Top Five Liverpool Prospects

Top Five Liverpool Prospects
November 10, 2009 Paul Tomkins

The following five players are the quintet who I believe to be the brightest prospects at the club, out of those who have yet to make a senior appearance, but who are at an age where a breakthrough in the next year is not impossible.

Each is very much on Rafa’s radar, although that doesn’t mean they will definitely succeed, or that others not listed here weren’t also singled out for praise by the manager.

Some will overtake those who have already played for the first-team, but getting above some good 20-year-olds in the pecking order is easier than getting past world-class midfielders and strikers. Liverpool’s 4th-choice central midfielder is currently a Brazilian international who won his league’s Footballer of the Year award aged just 20. That’s how big the leap is from reserve to first-team football.
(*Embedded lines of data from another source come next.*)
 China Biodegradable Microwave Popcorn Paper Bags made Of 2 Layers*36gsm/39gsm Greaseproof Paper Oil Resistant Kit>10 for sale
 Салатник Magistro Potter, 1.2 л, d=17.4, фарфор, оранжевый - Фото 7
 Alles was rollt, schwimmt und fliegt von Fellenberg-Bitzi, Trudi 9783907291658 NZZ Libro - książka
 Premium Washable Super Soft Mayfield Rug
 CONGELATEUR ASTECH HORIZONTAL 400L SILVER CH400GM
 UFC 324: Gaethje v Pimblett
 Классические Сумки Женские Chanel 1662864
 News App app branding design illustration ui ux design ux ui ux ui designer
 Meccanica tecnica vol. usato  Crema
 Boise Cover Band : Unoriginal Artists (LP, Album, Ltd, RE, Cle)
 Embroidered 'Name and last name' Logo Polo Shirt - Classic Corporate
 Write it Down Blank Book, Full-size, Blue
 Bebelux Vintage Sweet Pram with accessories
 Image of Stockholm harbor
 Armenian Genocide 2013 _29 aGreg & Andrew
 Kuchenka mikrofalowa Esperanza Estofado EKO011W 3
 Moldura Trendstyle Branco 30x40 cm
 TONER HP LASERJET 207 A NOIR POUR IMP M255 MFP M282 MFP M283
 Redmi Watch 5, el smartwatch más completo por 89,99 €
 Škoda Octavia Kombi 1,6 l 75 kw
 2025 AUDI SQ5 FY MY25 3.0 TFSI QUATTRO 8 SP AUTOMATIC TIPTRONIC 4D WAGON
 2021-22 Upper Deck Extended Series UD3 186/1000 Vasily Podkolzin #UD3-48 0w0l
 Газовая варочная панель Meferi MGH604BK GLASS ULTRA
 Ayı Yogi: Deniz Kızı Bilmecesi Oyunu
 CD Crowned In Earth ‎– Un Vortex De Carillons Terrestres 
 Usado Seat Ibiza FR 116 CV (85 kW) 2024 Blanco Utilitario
While the youth system has been hugely problematic in recent years, with Steve Heighway and Rick Parry having their ideas (some of which clearly seem outdated, both in terms of scouting and training, and therefore contrary to what the manager wanted), it’s looking like the time is finally right for some scouted talents to break through; at the very least, they look capable of making up the numbers in the squad, and forcing out some fringe figures.

It might take longer for the local lads, particularly as players like Jack Rodwell (believed to be from a family of Reds) slipped through the net of a scouting system that was fragmented and lacking professionalism.

Appointing Kenny Dalglish as an Academy figurehead is all part of making the club more attractive to youngsters, and it was encouraging that Steven Gerrard was told by Dalglish that there is some real talent at Kirkby.

But the ones at Melwood are those who interest me for this piece.

From Benítez’s point of view, only now, in 2009, does he have his staff in place, with the previous incumbents appointed by Parry. I had assumed that the manager had control of the appointments following Heighway’s departure in 2007, but this was not the case.

In other words, it’s hard to blame the manager for what’s come through the system in terms of home-grown talent, and also, bar Stephen Warnock, not one local lad has been sold or let go and gone on to look even remotely good enough to return. That’s why the best prospects were mostly scouted from further afield.

What’s most encouraging is that all, bar one, of the five I have chosen are physically strong, powerful players. While there are some exciting diminutive technicians (Pacheco, Bruna, Kacanaklic), you need to be outstanding as a team to play in the Premiership without power and strength.

What Liverpool need right now is a little extra height, particularly when defending set-pieces, and most of these players certainly possess that. (While Chelsea, for example, have Joe Cole and Deco, on the whole they are perfectly suited to Premiership football in terms of size and pace.)